Venezuela
Nachbeben vor der Nordküste - mehr als 50.000 Menschen werden vermisst

Vor der Nordküste Venezuelas hat es, zwei Tage nach den schweren Erdbeben, erneut Erschütterungen gegeben.

    Nach dem Erdbeben in Venezuela durchsuchen Anwohner die Trümmer.
    Nach dem Erdbeben in Venezuela durchsuchen Anwohner die Trümmer. (AP / dpa / Ariana Cubillos)
    Agenturberichten zufolge war das Nachbeben in den Metropolen Caracas und Maracay zu spüren. Es hatte laut dem Erdbebenüberwachungsdienst EMSC eine Stärke von 4,9. Über neue Schäden oder weitere Opfer wurde zunächst nichts bekannt.

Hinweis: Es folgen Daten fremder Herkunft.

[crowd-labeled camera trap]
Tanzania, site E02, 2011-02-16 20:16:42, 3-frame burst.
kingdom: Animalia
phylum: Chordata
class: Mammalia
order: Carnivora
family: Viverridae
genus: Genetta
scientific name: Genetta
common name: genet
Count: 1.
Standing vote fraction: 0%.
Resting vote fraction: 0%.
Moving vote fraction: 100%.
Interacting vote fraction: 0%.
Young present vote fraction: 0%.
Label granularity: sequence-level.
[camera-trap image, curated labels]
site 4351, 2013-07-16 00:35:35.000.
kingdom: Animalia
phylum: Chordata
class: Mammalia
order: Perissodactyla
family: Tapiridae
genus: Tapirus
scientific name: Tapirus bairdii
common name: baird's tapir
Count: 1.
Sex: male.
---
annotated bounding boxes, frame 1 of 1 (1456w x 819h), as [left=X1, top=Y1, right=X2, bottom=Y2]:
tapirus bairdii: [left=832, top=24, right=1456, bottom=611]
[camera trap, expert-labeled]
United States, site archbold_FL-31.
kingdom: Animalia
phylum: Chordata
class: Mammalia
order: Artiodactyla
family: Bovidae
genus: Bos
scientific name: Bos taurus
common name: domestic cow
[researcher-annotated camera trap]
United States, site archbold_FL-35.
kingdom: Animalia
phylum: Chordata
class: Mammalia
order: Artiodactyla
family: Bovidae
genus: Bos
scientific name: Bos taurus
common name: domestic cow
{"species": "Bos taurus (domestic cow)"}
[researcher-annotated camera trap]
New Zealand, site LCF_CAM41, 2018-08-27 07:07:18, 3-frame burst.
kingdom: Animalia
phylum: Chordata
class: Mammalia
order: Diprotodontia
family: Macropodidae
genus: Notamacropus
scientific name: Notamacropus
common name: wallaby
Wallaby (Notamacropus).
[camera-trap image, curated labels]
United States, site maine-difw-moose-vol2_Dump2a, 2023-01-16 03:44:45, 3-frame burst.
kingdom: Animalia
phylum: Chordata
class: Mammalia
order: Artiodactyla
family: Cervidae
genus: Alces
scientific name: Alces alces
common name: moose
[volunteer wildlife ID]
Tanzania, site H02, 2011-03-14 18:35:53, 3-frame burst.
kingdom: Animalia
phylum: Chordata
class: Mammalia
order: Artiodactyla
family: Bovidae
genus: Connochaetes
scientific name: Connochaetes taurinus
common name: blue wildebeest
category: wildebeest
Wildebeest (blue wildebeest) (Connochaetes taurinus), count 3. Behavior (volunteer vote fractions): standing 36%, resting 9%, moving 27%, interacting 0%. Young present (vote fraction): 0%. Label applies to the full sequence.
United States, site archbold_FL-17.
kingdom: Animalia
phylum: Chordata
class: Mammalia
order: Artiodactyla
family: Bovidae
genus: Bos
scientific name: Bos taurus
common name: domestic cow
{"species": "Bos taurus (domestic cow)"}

    Die Zahl der Toten nach den beiden Erdbeben vom Mittwochabend ist inzwischen auf 920 gestiegen, wie der Präsident der Nationalversammlung, Rodríguez, mitteilte. Tausende Menschen seien verletzt worden. Nach Angaben von UNO-Nothilfekoordinator Fletcher werden mehr als 50.000 Menschen vermisst. Die Zahl deckt sich mit Hochrechnungen der US-Erdbebenwarte USGS. Die Behörde befürchtet zudem mehr als 10.000 Todesopfer. Aus der ganzen Welt ist Hilfe unterwegs. Die beiden Beben westlich von Caracas hatten eine Stärke von 7,2 und 7,5.
    Diese Nachricht wurde am 27.06.2026 im Programm Deutschlandfunk gesendet.